Das ist prinzipiell richtig, aber erklärungsbedürftig. Kinder, die von ihren Eltern viel Zuwendung in Form einer gut strukturierten und unterstützten Lebenslage haben und gleichzeitig auch genügend Freiheitsgrade besitzen, erobern sich ihre persönlichen Freiräume. Diese Kinder gaben in den Befragungen die größten Freundeskreise an. Mit ihren Freunden knüpfen die Kinder selbstständig Kontakte, Beziehungen werden aufgebaut. So können diese Kinder sozial kompetent und virtuos werden.

Eltern werden immer seltener als "Bestimmer" bezeichnet. Was bedeutet das?

Das ist auch ein pädagogisch-historisch interessanter Aspekt. Es bedeutet, dass die Schlüsselrolle der Eltern für die Bestimmung dessen, was mit den Kindern geschieht, im Laufe der Jahre immer weniger wird. Die Realität ist so, dass Kitas, Grundschulen, Freizeiteinrichtungen, Medien etc. ganz stark in den Alltag der Kinder einrücken und so zu Miterziehern werden. Es bedeutet aber nicht, dass die Rolle der Eltern, als Koordinatoren und als Bestimmer im Hintergrund, quasi als Mentor und Berater, unbedeutender geworden ist.

Mädchen und Jungen aus der Unterschicht reagieren völlig verschieden auf ihre Lebensumwelt?
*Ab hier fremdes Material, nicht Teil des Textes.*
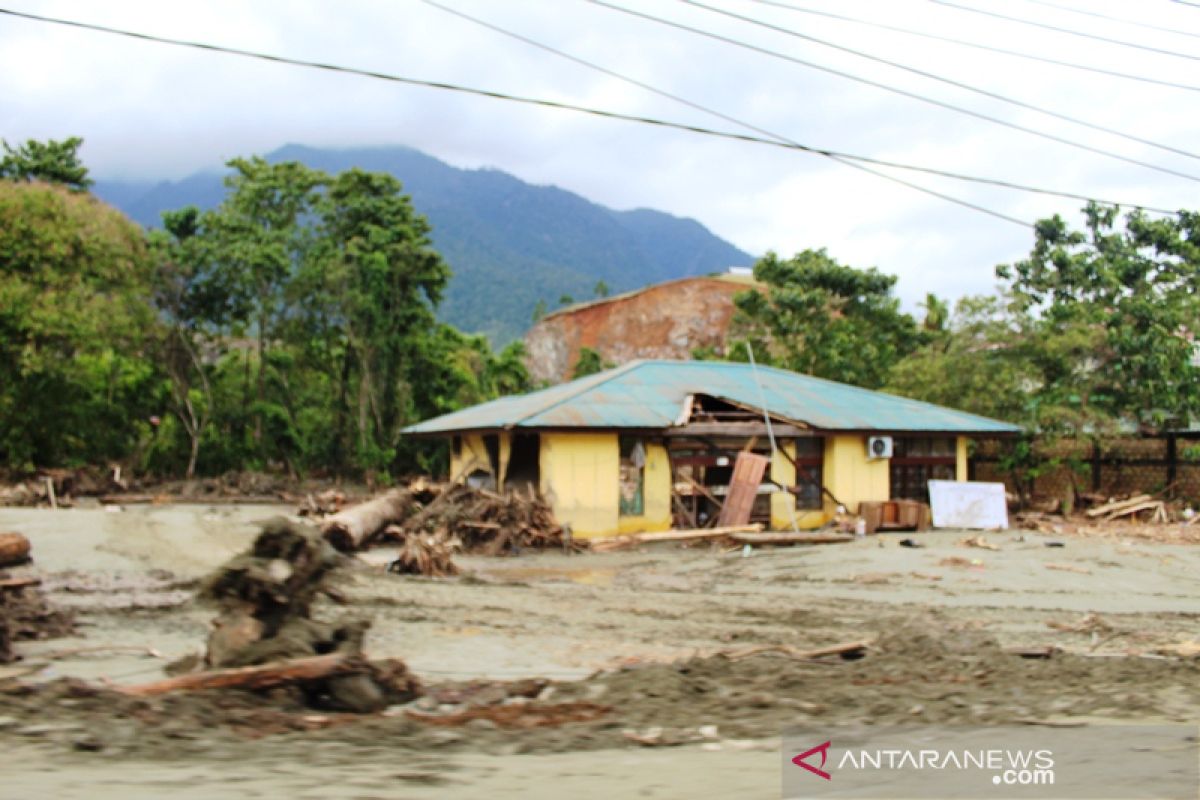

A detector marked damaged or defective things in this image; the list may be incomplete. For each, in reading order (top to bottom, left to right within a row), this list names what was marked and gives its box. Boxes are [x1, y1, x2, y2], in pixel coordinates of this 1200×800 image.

damaged yellow building [400, 360, 1012, 536]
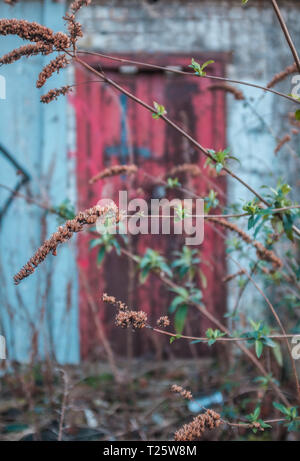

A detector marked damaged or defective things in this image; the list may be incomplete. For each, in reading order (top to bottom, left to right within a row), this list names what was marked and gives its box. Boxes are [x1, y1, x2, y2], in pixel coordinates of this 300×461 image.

rusty metal door [73, 53, 227, 356]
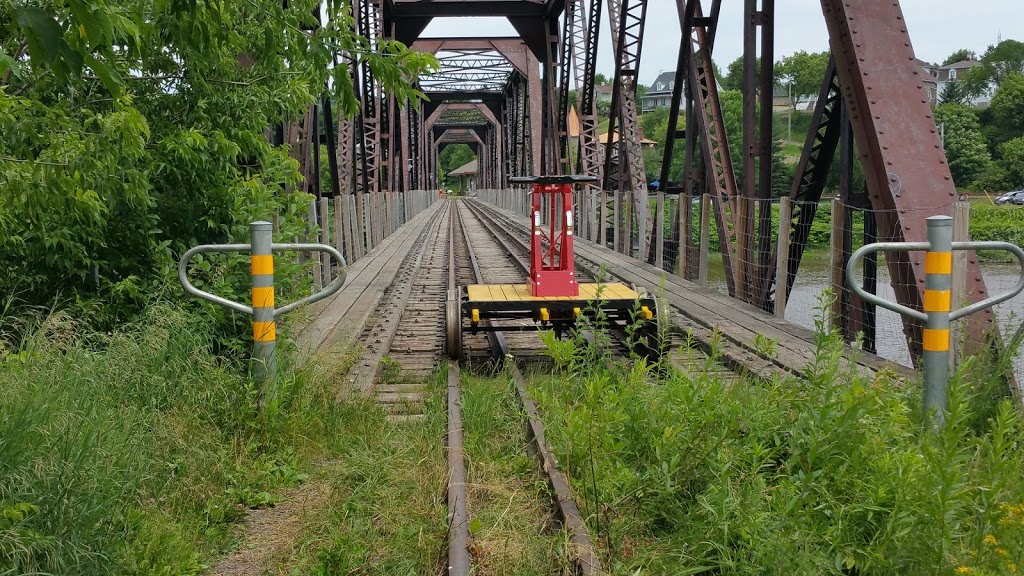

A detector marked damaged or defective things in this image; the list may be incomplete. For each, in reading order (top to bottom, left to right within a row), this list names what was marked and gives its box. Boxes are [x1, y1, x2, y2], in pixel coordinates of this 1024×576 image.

rusty steel truss bridge [276, 1, 1004, 364]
Woran liegt das?

Mädchen scheinen schon sehr früh die Regeln der Leistungsgesellschaft zu verstehen.
Mädchen scheinen schon sehr früh die Regeln der Leistungsgesellschaft zu verstehen.(Foto: picture-alliance/ dpa)
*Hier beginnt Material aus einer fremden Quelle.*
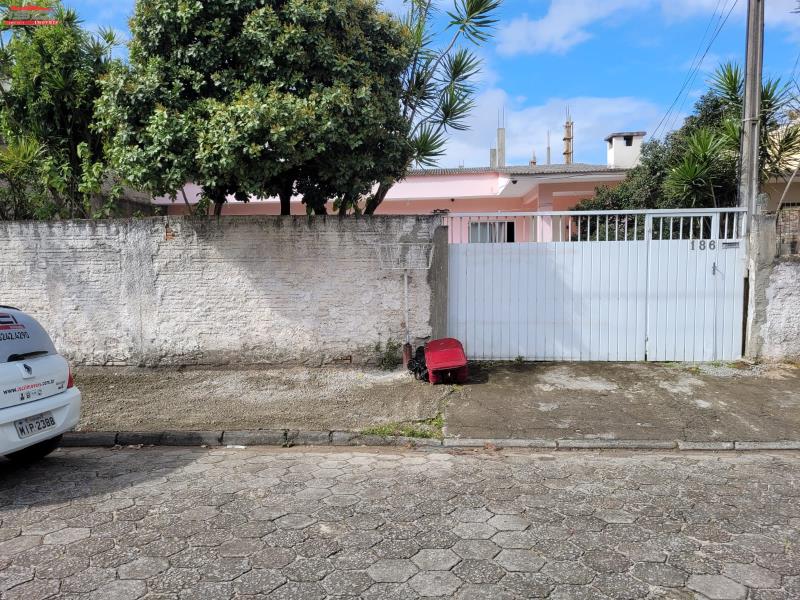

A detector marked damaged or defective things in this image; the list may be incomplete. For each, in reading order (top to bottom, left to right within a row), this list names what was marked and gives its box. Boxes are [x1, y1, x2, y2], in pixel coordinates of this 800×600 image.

cracked pavement [1, 448, 800, 596]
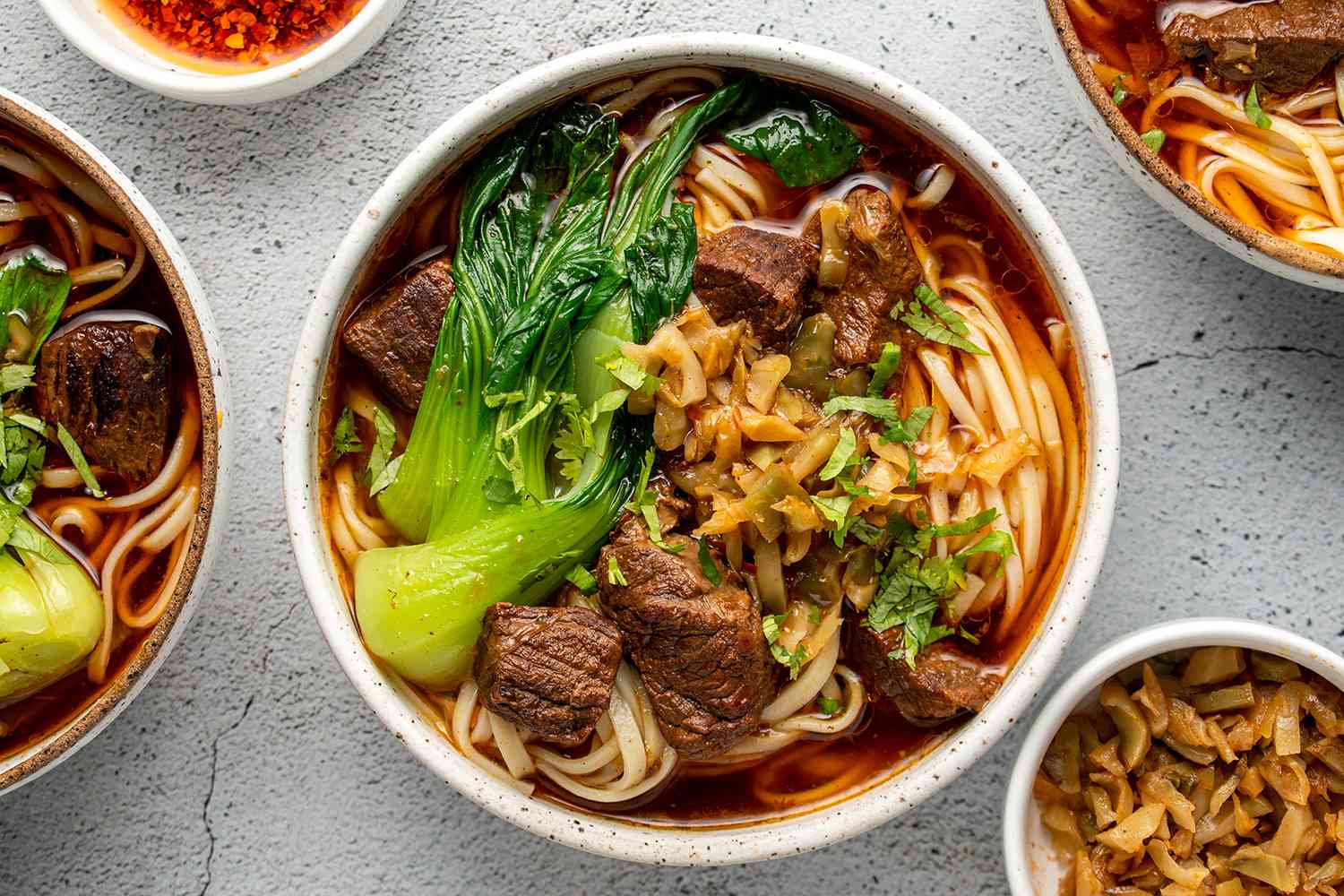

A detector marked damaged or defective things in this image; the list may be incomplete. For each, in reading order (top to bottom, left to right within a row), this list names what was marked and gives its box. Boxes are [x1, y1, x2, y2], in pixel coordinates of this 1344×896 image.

crack in concrete [1113, 343, 1344, 378]
crack in concrete [199, 698, 256, 896]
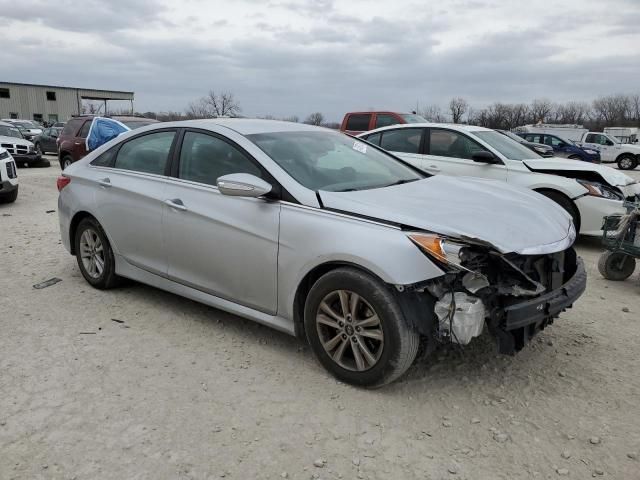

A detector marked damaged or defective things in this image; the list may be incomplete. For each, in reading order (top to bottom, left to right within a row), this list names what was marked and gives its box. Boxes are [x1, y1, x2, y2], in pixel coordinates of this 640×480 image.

damaged headlight [576, 181, 624, 202]
damaged headlight [408, 232, 468, 266]
front-end collision damage [402, 234, 588, 354]
cracked bumper cover [492, 256, 588, 354]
Genau können wir das nicht sagen. Das Phänomen, dass Mädchen mehr aus ihrer Situation machen, ist allerdings international zu beobachten. Schon in der Grundschule ist erkennbar, dass Mädchen leistungsmäßig an ihren männlichen Mitschülern vorbeiziehen. Es scheint ihnen sehr schnell klar zu sein, was ein guter Schulabschluss für sie bringt. Ich vermute, dass die Mädchen realistischer wahrgenommen haben, dass sie hohe Leistungen bringen müssen, um später in ihrem Leben erfolgreich zu sein. Sie bekommen vor allem von ihren Müttern vorgelebt, wie man sich als Frau behaupten muss, um im Leben zu bestehen. Den Jungen dagegen fehlt diese Motivation.